A few weeks ago, I showed you some images I’ve been making in my studio by shining light through a Japanese bamboo sculpture. Last summer, I had been creating some heavily manipulated images by writing computer programs to perform distortion and fusing of conventional still photographs. I set that aside when I got involved with the kaleidoscope movies, and then getting ready for the Chronography exhibition at the Monterey Museum of Art consumed all my photographic time. A couple of weeks ago, I dusted off the distortion and fusing software, made some additions, and used it on the bamboo-lit subjects. At first I used images that I’d created to stand on their own, but it didn’t take me long to figure out that those weren’t the best place to start for these manipulated images, and since then I’ve been shooting my subjects with computer processing and fusion in mind.
Here are some examples.
Here’s a bare-bones description of the process: I make focused-stacked sets with a GFX 100 and the 120/4 macro, stack them in Helicon Focus, and send them in sets of three or 4 to a Matlab program that I’ve written that manipulates and fuses them. Then I bring the fused images into Photoshop and make some edits. The lighting for the shots is an Aputure 300x with the 19-degree lens and the iris diaphragm shone through the Japanese bamboo sculpture.
A few more:
Mike Nelson Pedde says
“and then getting ready for the Chronology exhibition at the Monterey Museum of Art… ”

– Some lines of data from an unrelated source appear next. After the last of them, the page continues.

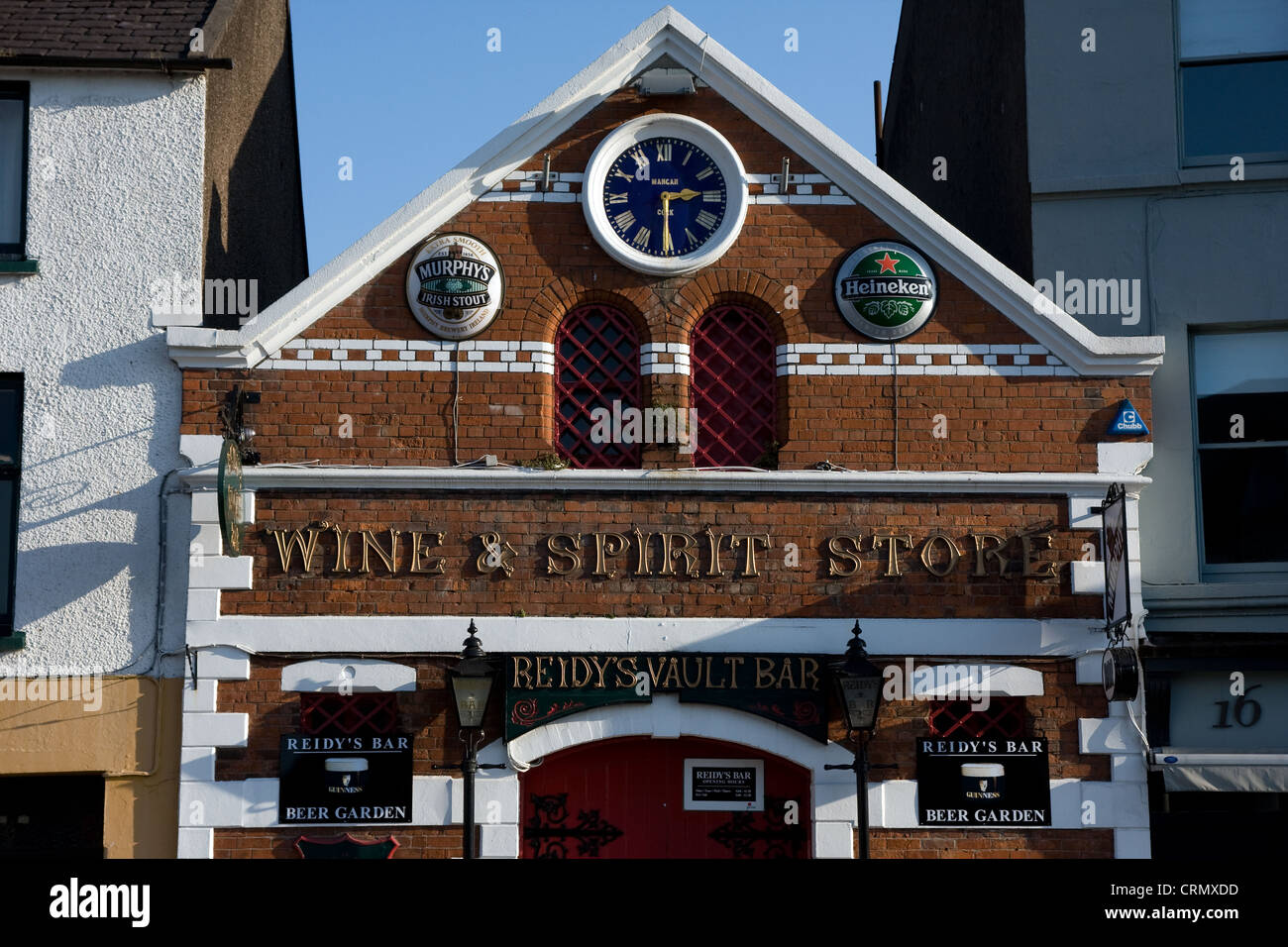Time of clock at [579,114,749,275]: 2:29
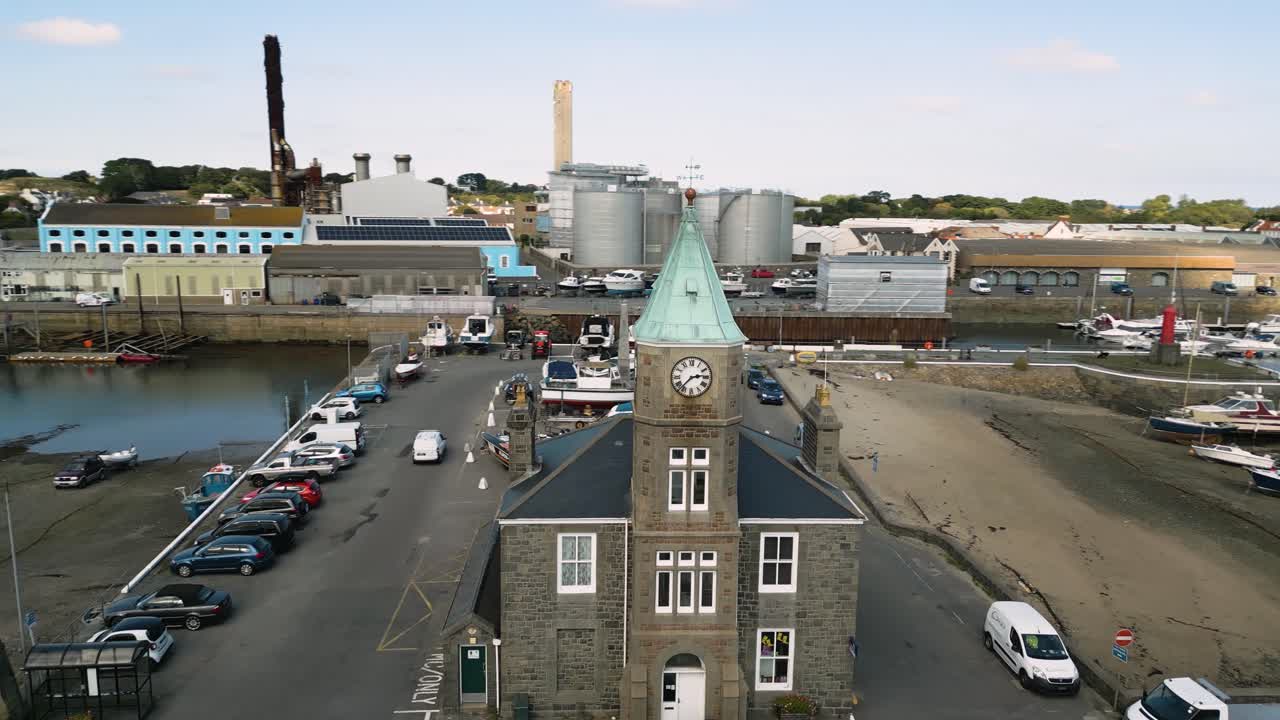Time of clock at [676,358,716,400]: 2:37
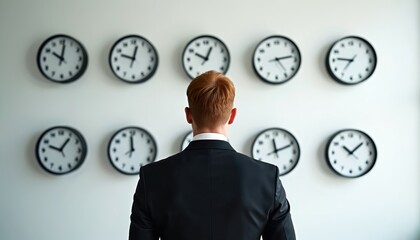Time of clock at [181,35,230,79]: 12:49
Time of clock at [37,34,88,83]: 10:01
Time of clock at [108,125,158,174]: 11:58
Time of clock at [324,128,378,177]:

Shouldn’t that be Chronography?
Mike.
JimK says
Indeed it should. Fixed now. Thanks.
Jeffrey Horton says
This is beautiful, looking forward to seeing more of your work.
Adam Bridge says
Thank you for your write up. I’d love to understand your process in a bit more detail if you’d be willing to write it up. I got lost on the process after the Helicon focus stacking.
I would be really interested in seeing your work. Is it on display in Monterey or the Bay Area?
Definitely saving your site. I greatly appreciate your sharing. It’s inspiring me to be more experimental.
JimK says
There’s an 8×10 in the Center for Photographic Art’s current exhibition.Doesn’t really do justice to the image, but the ground rules for that show limit the image size.
JimK says
Are you a computer programmer? If not, more detail probably wouldn’t help much.